Problem requirements: Copy out, word for word, everything from the line containing "this 720×540 image." down to the line containing "broken concrete block [225, 294, 272, 332]", both of those lines included.

Data for the task:
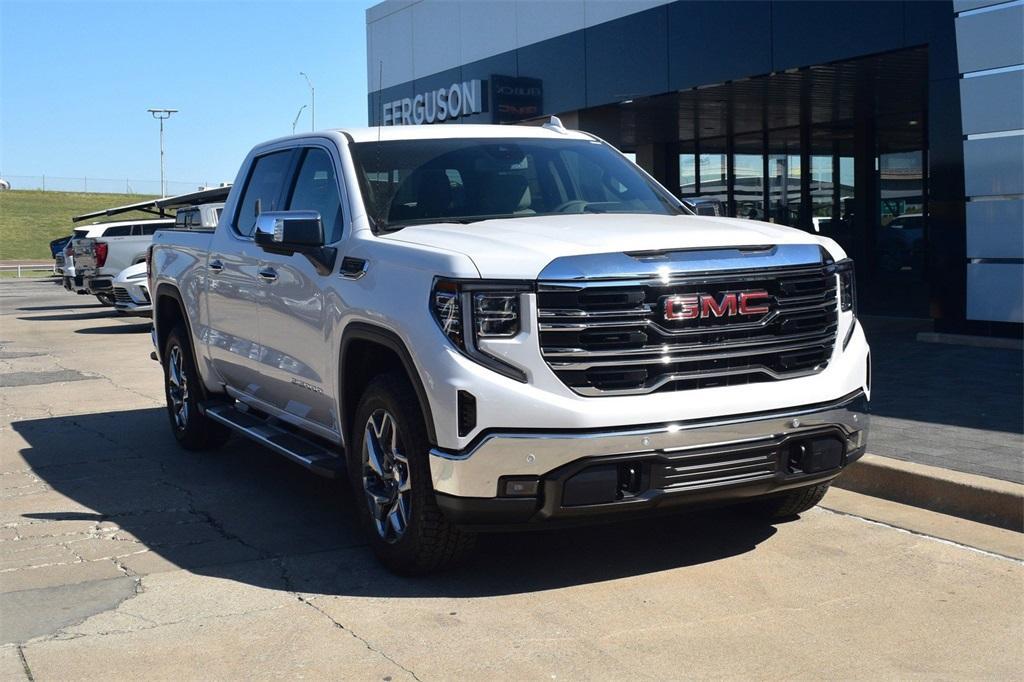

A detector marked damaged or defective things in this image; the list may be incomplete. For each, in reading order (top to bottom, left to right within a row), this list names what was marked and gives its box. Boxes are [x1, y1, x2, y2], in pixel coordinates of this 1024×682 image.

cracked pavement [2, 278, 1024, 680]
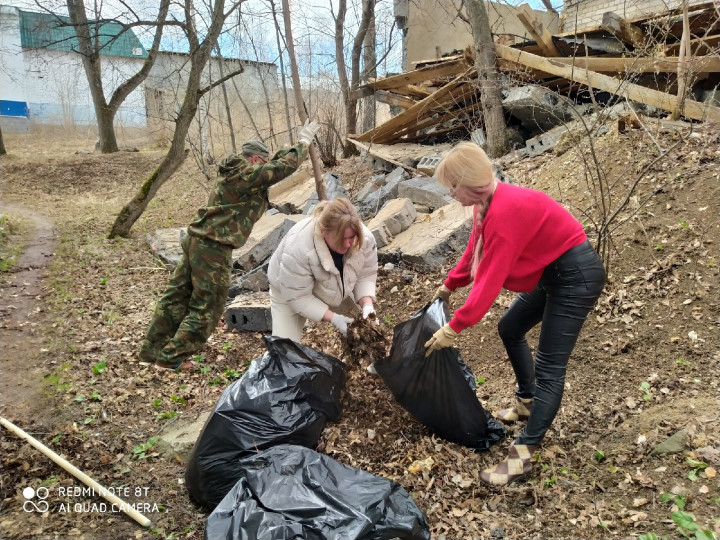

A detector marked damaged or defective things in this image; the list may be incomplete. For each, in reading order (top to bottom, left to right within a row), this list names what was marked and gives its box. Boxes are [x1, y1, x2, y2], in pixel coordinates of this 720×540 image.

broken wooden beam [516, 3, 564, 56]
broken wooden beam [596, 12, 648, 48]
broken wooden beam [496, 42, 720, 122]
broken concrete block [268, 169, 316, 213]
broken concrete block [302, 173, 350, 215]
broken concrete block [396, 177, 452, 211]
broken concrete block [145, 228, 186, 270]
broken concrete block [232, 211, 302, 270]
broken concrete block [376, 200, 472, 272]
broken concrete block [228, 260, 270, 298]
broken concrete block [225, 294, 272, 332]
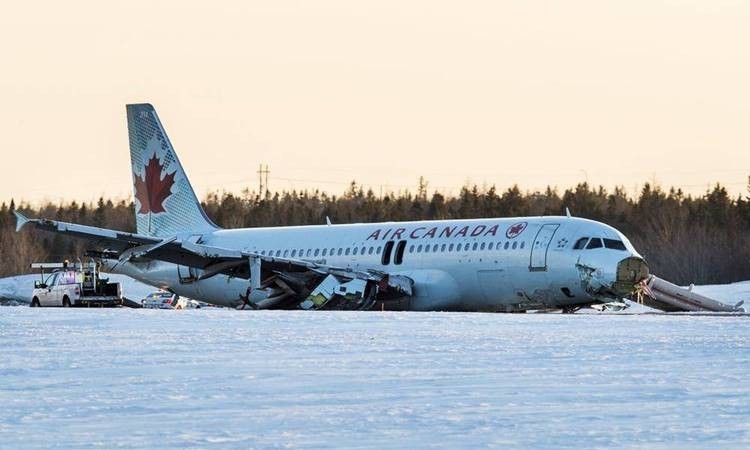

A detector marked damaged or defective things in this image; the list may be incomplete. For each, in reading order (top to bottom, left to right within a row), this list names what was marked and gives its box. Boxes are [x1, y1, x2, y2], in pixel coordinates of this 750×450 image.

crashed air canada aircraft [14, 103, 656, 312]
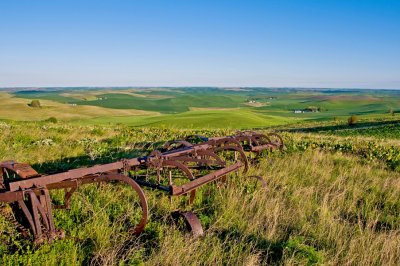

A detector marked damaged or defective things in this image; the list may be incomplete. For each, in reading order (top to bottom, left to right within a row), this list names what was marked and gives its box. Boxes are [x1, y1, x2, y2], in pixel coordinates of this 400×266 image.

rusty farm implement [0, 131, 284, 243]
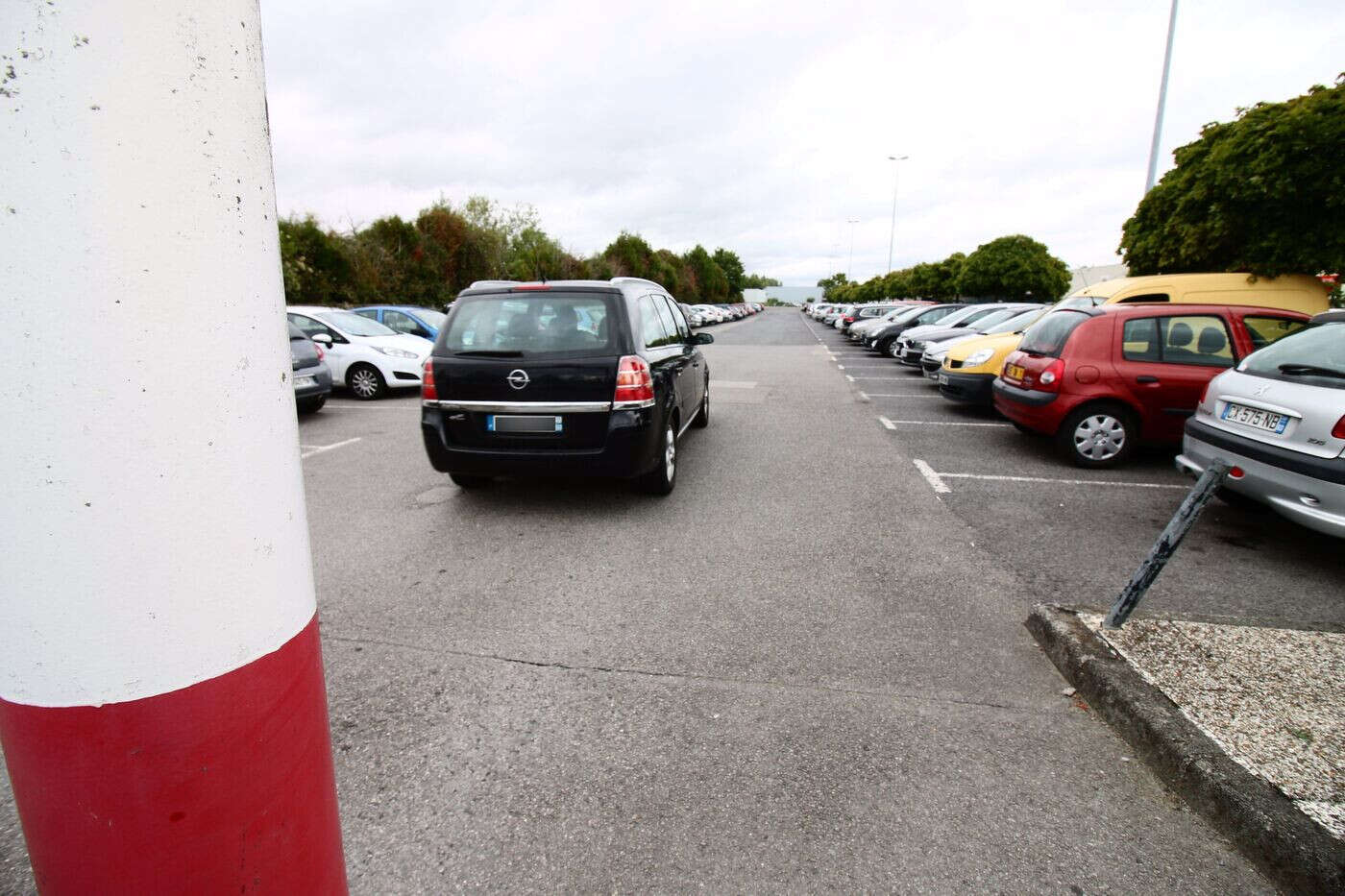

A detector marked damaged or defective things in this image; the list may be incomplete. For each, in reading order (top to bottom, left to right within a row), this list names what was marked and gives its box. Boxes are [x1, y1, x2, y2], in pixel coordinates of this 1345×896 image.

Task output:
A detector marked damaged or defective things in this image; the list may be incomplete. For each, in reading order (top to bottom, left to right within a row), this list names what was marked and gives its box. Boxes are [x1, y1, x2, y2], in pixel coordinates of this 720×540 image.

broken wooden beam [516, 3, 564, 56]
broken wooden beam [596, 12, 648, 48]
broken wooden beam [496, 42, 720, 122]
broken concrete block [268, 169, 316, 213]
broken concrete block [302, 173, 350, 215]
broken concrete block [396, 177, 452, 211]
broken concrete block [145, 228, 186, 270]
broken concrete block [232, 211, 302, 270]
broken concrete block [376, 200, 472, 272]
broken concrete block [228, 260, 270, 298]
broken concrete block [225, 294, 272, 332]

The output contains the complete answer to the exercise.